[EXERCISE DIRECTIONS] Rename "hat crown" to "hat top" everywhere in the records below, and keep every other part unchanged.

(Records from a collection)
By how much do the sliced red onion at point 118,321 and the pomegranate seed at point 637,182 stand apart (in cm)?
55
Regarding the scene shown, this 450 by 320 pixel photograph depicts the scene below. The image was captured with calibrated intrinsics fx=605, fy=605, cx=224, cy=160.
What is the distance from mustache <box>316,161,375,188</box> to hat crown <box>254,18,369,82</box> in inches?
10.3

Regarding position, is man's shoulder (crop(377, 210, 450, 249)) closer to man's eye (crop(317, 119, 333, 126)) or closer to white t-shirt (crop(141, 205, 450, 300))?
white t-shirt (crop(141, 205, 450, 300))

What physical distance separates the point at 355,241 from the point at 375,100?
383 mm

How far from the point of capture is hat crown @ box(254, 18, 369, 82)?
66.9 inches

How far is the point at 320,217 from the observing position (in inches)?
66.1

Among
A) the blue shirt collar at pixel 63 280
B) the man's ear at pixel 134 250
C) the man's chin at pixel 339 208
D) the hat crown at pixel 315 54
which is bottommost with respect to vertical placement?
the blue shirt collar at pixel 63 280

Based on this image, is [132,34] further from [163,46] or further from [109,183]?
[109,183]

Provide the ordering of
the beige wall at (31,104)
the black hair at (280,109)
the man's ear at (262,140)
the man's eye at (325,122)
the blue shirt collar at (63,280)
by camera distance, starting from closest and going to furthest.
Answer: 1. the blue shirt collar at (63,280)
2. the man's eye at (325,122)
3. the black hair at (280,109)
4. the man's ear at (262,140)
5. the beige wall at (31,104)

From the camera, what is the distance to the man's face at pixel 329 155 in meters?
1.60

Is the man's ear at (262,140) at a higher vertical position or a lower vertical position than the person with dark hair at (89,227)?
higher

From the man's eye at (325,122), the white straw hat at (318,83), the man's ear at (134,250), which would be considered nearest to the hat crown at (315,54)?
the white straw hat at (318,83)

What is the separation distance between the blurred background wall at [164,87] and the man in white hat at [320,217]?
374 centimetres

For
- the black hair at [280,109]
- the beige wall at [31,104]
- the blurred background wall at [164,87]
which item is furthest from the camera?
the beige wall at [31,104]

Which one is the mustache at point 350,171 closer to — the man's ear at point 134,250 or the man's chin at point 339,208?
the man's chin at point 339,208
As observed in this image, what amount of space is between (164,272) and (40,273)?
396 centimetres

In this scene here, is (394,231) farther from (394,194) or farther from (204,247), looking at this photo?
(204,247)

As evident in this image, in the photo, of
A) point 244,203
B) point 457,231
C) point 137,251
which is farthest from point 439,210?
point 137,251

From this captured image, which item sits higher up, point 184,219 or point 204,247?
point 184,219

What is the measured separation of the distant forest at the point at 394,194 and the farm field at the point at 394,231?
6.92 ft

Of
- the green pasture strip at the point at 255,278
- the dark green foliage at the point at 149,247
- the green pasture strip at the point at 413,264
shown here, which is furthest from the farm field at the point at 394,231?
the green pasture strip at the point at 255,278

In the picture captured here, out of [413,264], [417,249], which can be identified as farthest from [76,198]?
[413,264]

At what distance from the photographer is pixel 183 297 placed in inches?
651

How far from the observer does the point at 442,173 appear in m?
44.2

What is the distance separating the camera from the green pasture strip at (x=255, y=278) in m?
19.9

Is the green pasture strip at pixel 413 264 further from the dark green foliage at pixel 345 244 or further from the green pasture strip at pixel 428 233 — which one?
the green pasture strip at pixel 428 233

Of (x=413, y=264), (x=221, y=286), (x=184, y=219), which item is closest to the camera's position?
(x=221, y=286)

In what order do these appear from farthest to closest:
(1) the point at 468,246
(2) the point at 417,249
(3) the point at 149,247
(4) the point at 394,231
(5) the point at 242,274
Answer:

[WRITTEN RESPONSE]
By how much do the sliced red onion at point 118,321 and the pomegranate seed at point 637,182 stand apart (in cm)?
55
Regarding the scene shown, this 450 by 320 pixel photograph depicts the scene below. The image was captured with calibrated intrinsics fx=605, fy=605, cx=224, cy=160.
What is the distance from mustache <box>316,161,375,188</box> to hat top <box>254,18,369,82</box> in inches?
10.3

Regarding position, is man's shoulder (crop(377, 210, 450, 249)) closer to man's eye (crop(317, 119, 333, 126)) or closer to white t-shirt (crop(141, 205, 450, 300))?
white t-shirt (crop(141, 205, 450, 300))

What physical distance separates the point at 355,241 from the point at 375,100?
383 mm

How far from the point of capture is hat top @ box(254, 18, 369, 82)?
66.9 inches

How far is the point at 320,217 from the observing position (in inches)?
66.1

Among
A) the blue shirt collar at pixel 63 280
B) the man's ear at pixel 134 250
C) the man's chin at pixel 339 208
D) the hat top at pixel 315 54
which is bottommost with respect to vertical placement?
the blue shirt collar at pixel 63 280

Based on this image, is [132,34] further from [163,46] or further from [109,183]?
[109,183]

Provide the ordering of
the beige wall at (31,104)
the black hair at (280,109)
the man's ear at (262,140)
the man's eye at (325,122)
the blue shirt collar at (63,280)
by camera distance, starting from closest and going to furthest.
Answer: 1. the blue shirt collar at (63,280)
2. the man's eye at (325,122)
3. the black hair at (280,109)
4. the man's ear at (262,140)
5. the beige wall at (31,104)

From the camera, what is the distance to the man's face at pixel 329 155 in meters?
1.60

Is the man's ear at (262,140) at a higher vertical position or a lower vertical position than the person with dark hair at (89,227)?
higher

From the man's eye at (325,122), the white straw hat at (318,83), the man's ear at (134,250), which would be considered nearest to the hat top at (315,54)?
the white straw hat at (318,83)

What is the separation distance between the blurred background wall at [164,87] and the man in white hat at [320,217]?
374 centimetres

For
- the black hair at [280,109]
- the beige wall at [31,104]
- the blurred background wall at [164,87]
which item is furthest from the camera?
the beige wall at [31,104]

Which one is the mustache at point 350,171 closer to — the man's ear at point 134,250 or the man's chin at point 339,208?
the man's chin at point 339,208
As observed in this image, what amount of space is between (164,272) and (40,273)?
396 centimetres

In this scene here, is (394,231) farther from (394,194) or farther from (204,247), looking at this photo?
(204,247)

As evident in this image, in the photo, of
A) point 244,203
B) point 457,231
C) point 137,251
which is farthest from point 439,210?
point 137,251

From this captured image, which item sits higher up, point 184,219 or point 204,247?
point 184,219

What is the measured separation of the distant forest at the point at 394,194 and the farm field at the point at 394,231?
6.92 ft

Of
- the green pasture strip at the point at 255,278
- the dark green foliage at the point at 149,247
- the green pasture strip at the point at 413,264
shown here, which is furthest from the farm field at the point at 394,231?
the green pasture strip at the point at 255,278

In the picture captured here, out of [413,264], [417,249], which can be identified as farthest from [76,198]?
[413,264]

At what distance from the photographer is pixel 183 297 placed in inches?
651

How far from the observer does the point at 442,173 appear in m?
44.2

What is the distance separating the camera from the green pasture strip at (x=255, y=278) in m?
19.9

Is the green pasture strip at pixel 413 264 further from the dark green foliage at pixel 345 244 or further from the green pasture strip at pixel 428 233 — which one?
the green pasture strip at pixel 428 233

Of (x=413, y=264), (x=221, y=286), (x=184, y=219), which item is closest to the camera's position?
(x=221, y=286)

In what order do these appear from farthest to closest:
(1) the point at 468,246
(2) the point at 417,249
(3) the point at 149,247
(4) the point at 394,231
(5) the point at 242,274
Answer:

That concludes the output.